Credit - CC0 License

Credit – CC0 License

While the pandemic is slowly starting to ease in different parts of the world, it is far from over. Many of you are still stuck at home, particularly if you’re in a high-risk category. Amongst the many horrible things this pandemic has brought, mental health issues are right at the top. The downside of locking people up to save lives and stop the virus from spreading is that mental health issues have gone through the roof. 

Plenty of people are suffering from depression as a result of the pandemic. If you’re struggling while home alone, here are some words of wisdom that could help you reach a better mental place:

Find something to do

For a lot of people, depression comes along because you feel like there’s no meaning to your life.

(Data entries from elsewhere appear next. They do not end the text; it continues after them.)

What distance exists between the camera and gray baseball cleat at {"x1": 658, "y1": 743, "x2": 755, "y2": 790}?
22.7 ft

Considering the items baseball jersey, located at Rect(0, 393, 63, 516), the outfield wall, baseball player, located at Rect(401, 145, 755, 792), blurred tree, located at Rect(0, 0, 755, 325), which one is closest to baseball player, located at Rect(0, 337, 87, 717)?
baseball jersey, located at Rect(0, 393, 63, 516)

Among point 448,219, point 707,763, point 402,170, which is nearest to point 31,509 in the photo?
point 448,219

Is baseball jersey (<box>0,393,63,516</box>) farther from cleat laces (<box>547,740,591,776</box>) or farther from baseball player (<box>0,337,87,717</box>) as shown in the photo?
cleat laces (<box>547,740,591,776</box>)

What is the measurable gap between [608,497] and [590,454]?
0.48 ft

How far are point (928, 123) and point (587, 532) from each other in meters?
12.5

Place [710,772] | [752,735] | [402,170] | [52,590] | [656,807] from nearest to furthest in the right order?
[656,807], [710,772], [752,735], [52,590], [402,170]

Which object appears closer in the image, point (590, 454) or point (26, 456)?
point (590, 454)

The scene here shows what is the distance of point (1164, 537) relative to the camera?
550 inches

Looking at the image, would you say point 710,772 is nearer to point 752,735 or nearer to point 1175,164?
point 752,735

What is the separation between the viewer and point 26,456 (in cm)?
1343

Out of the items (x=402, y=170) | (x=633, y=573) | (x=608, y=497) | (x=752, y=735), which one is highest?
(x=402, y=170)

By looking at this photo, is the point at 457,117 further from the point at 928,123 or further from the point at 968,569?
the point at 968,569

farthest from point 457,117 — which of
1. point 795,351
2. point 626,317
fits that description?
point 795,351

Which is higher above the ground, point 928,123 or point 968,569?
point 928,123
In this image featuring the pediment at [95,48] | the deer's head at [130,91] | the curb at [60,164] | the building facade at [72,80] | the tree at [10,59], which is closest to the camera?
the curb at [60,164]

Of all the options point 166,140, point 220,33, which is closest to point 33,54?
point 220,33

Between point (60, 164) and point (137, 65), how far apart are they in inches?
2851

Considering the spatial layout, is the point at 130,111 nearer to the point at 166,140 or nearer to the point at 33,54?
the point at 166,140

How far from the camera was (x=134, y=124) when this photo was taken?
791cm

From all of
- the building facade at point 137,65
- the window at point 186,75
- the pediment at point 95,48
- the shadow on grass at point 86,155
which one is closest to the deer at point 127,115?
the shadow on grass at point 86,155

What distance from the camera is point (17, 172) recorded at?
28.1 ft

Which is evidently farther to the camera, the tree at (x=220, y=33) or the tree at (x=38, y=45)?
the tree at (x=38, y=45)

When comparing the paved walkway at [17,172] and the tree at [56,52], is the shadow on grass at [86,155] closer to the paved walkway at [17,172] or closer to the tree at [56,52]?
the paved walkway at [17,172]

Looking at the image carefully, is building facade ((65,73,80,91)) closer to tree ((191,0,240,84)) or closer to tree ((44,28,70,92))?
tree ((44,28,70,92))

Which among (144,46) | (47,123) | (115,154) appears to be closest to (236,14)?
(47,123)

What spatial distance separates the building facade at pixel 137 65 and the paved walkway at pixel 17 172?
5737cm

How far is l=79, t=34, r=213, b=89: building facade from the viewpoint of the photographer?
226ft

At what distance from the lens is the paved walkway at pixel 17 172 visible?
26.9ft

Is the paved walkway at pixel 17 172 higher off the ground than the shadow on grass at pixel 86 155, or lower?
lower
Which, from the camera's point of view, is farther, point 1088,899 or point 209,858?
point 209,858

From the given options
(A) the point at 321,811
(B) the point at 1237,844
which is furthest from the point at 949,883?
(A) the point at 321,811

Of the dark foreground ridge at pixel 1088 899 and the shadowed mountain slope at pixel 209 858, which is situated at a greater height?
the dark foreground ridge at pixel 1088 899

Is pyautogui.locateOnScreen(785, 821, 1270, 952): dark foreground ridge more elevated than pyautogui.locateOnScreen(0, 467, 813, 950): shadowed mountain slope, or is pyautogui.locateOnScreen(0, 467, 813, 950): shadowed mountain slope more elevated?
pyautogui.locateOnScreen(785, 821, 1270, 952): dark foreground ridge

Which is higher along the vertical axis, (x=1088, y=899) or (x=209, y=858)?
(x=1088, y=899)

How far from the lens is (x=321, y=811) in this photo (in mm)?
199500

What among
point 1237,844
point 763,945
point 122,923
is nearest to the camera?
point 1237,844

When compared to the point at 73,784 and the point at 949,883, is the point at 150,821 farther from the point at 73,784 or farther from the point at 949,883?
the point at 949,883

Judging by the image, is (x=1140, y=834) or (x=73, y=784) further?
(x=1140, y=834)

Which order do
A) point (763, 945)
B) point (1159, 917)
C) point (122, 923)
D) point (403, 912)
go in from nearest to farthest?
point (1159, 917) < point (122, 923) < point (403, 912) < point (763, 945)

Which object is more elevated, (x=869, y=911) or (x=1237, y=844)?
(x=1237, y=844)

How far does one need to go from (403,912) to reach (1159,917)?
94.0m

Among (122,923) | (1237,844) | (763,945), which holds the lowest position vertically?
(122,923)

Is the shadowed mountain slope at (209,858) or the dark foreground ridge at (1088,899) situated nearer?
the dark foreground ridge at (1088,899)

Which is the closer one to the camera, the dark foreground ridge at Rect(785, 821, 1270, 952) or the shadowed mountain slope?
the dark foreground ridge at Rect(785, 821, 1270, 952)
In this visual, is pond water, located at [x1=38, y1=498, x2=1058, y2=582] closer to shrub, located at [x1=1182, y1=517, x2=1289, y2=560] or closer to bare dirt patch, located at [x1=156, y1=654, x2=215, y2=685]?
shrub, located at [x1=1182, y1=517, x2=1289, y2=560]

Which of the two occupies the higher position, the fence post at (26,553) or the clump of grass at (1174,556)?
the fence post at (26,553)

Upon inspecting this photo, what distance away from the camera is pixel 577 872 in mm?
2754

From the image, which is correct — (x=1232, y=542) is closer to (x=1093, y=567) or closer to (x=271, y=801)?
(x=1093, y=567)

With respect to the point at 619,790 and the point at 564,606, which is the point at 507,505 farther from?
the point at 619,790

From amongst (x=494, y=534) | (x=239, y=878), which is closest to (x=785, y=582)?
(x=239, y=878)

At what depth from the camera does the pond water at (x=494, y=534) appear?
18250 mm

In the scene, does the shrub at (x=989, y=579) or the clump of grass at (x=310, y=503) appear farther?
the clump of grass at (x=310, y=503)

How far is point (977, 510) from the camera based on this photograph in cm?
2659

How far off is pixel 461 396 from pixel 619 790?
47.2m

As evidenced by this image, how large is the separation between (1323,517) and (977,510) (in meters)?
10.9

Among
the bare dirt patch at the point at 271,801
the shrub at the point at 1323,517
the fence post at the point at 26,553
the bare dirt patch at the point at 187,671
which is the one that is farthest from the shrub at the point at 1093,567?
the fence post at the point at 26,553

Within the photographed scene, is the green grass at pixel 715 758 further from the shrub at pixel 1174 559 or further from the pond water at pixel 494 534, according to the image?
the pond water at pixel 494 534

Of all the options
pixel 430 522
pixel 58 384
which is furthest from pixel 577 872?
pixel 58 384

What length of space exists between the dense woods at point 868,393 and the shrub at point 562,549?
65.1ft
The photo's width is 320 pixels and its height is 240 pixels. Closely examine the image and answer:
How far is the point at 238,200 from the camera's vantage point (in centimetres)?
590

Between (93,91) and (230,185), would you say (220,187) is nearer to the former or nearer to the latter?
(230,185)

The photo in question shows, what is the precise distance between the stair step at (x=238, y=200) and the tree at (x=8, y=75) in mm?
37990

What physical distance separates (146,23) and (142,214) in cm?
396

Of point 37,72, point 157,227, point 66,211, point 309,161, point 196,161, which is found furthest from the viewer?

You start feeling alone, all by yourself, and every day is spent with your own thoughts. The more time you spend with yourself, the harder it is to break free from your depressive state. A way to counter this would be to find other things to do, occupying your thoughts. 

DIY is fantastic for this, giving you lots of projects to try and accomplish. You could attempt anything – from making your own painting to installing engineered wood flooring in your living room. Choose any task – big or small – and it takes up so much of your brainpower. You don’t have time to think negative thoughts, and the sense of accomplishment you get at the end will be a good hormonal boost!

Leave your house as much as you possibly can

The worst thing about being depressed during a pandemic is that you are couped up at home. It makes you feel trapped, and you see the same things over and over again. Instead, you need to break this routine and leave the house whenever possible. 

Obviously, do this within reason. Don’t go out meeting friends or visiting other people’s homes. Mainly, you want to just go for nice long walks out in the open air. You can stay socially distanced, but being outside will provide a massive mood boost. In fact, some studies suggest that being outdoors triggers chemical signals in your brain that can ease feelings of depression. In short, it’s a real mood booster!

Stay in contact with friends/family

Don’t fall into the bad habit of cutting yourself off from those you love. Suffering from depression is absolutely horrible, but it’s easier to deal with when you have a strong support group around you. If you’re used to seeing your friends all the time, being stuck at home will be a massive shock to your system. Still, you can easily stay in contact with everyone through texting, video calls, or even socially distanced meetings. 

Staying in touch with your loved ones will ease a lot of mental stress and get rid of some bad thoughts. Plus, you have people to talk to if you need to discuss your depression. 

Coping with depression in a pandemic is never going to be easy. However, you should try to ease things by following the advice above.